Size Antigravity Agent Tasks by What You Can Review — a Practical Cure for Rework

On a Friday evening I wanted CSV export on an admin screen, so I handed the agent a single line: "Add a CSV export feature to the list view." Forty minutes later, the implementation came back — and it worked. It also duplicated an existing download routine almost line for line in a new file, and the button matched none of the surrounding screens. I rewrote it myself on Monday morning.

The agent was not the problem. My request was. For an indie developer running several projects in parallel, the expensive part is rarely the time an agent spends working — it is the time you spend fixing what comes back. After that Monday, I rebuilt how I size tasks and write briefs, and the shape of my rework changed visibly. These are the rules, with the actual briefs included.

Why big requests break — count the hidden decisions

Afterward, I counted the implicit decisions buried in that one-line request. Which file the feature lives in. Whether to reuse the existing export logic. Whether current filters apply. Which encoding to write. Where the button goes and how it is styled. Conservatively, more than ten.

Handing over one line means the agent makes all ten decisions alone. Worse, decisions stack like building blocks: one early misjudgment — "no need to look at existing download code" — and the remaining nine are stacked correctly on top of a wrong foundation. When a result is "working but unusable," what is broken is usually not the code. It is the premise underneath it.

The opposite extreme fails too. Split the work into ten chat-sized questions and the context shatters; every exchange loses the premises of the last one, and you pay the re-explanation tax each time. If both ends fail, the question becomes where to cut.

One task = what I can review in fifteen minutes

The rule I landed on: a task is the amount of output I can read and judge in about fifteen minutes. Anything larger gets split.

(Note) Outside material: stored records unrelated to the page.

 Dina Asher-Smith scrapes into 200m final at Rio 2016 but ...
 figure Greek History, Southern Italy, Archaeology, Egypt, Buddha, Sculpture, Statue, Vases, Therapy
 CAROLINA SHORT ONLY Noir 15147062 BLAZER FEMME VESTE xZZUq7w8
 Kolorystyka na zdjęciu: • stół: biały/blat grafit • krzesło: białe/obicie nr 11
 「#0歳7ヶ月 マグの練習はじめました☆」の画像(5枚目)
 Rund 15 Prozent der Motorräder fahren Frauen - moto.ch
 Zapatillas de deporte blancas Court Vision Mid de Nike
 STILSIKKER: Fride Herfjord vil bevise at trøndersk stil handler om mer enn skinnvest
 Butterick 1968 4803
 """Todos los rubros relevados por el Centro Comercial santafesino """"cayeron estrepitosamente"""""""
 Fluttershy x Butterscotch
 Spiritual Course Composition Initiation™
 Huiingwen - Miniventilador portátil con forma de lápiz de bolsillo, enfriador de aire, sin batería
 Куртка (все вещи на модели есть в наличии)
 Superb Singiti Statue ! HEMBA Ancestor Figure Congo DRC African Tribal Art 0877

Cutting by reviewability tends to land the seams at natural phase boundaries — investigation, implementation, verification. It also plays well with how Antigravity works: agents produce implementation plans and walkthroughs as Artifacts, which gives you a checkpoint to review the plan before any code exists. Saying "please reuse the existing export helper" at the plan stage costs a few seconds. Saying it after implementation costs the whole forty minutes again.

The same feature, redone as three briefs

A few days later, on a different screen, I reissued the failed request as three separate briefs.

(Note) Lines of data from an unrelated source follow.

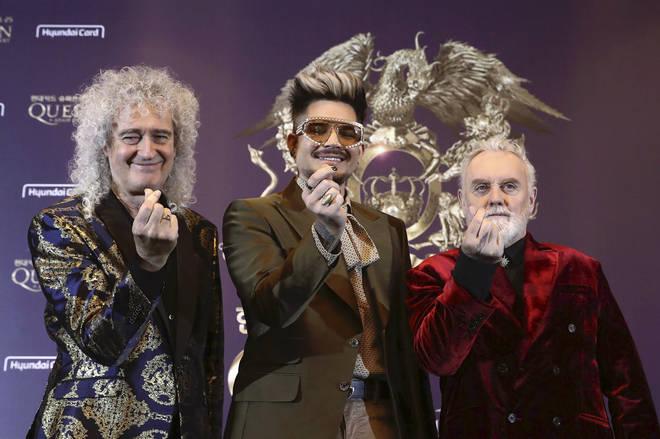 """Adam Lambert ve Queen'den sağlık çalışanlarına şarkı: """"You are the Champions"""""""
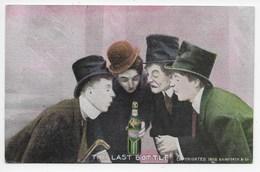 Edwardian Humour - Bamforth - 1181 - Humour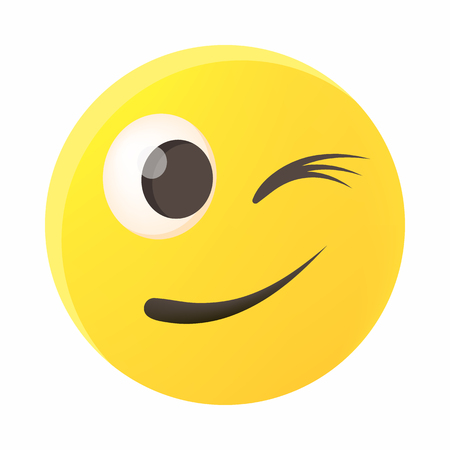 Eyewink emoticon icon, cartoon style 版權商用圖片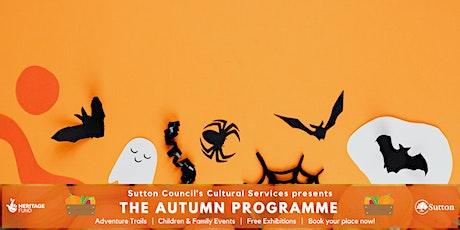 Halloween Fun at Whitehall Historic House tickets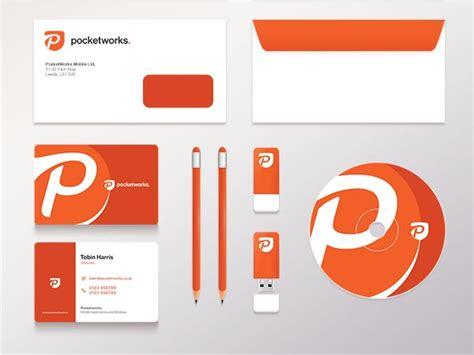 logo design identity 32 excellent exles of corporate identity branding and
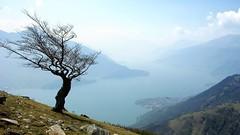 Lake in the Italian Alps photo by cortomaltese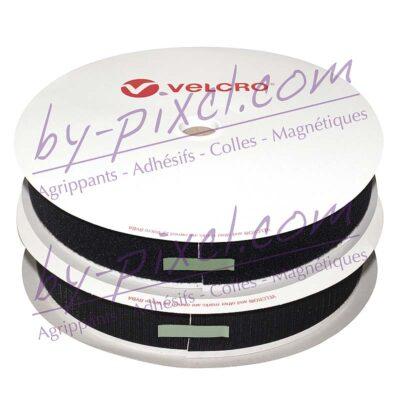 velcro-adhesif-ignifuge-noir-38mm-bc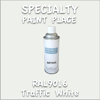 RAL 9016 Traffic White 16oz Aerosol Can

Brief 1 (investigation — no code changes)

In src/admin, list every existing routine related to exporting or downloading data. For each, note whether it can be reused; where reuse is a bad idea, say why. Do not change any code.

Brief 2 (implementation — with acceptance criteria)

Using useExportBase from the investigation memo, implement CSV export on the orders list. Acceptance criteria: (1) a button appears at the top right, styled like the other screens; (2) the downloaded CSV reflects the currently active filters; (3) no new utility functions are introduced.

Brief 3 (verification)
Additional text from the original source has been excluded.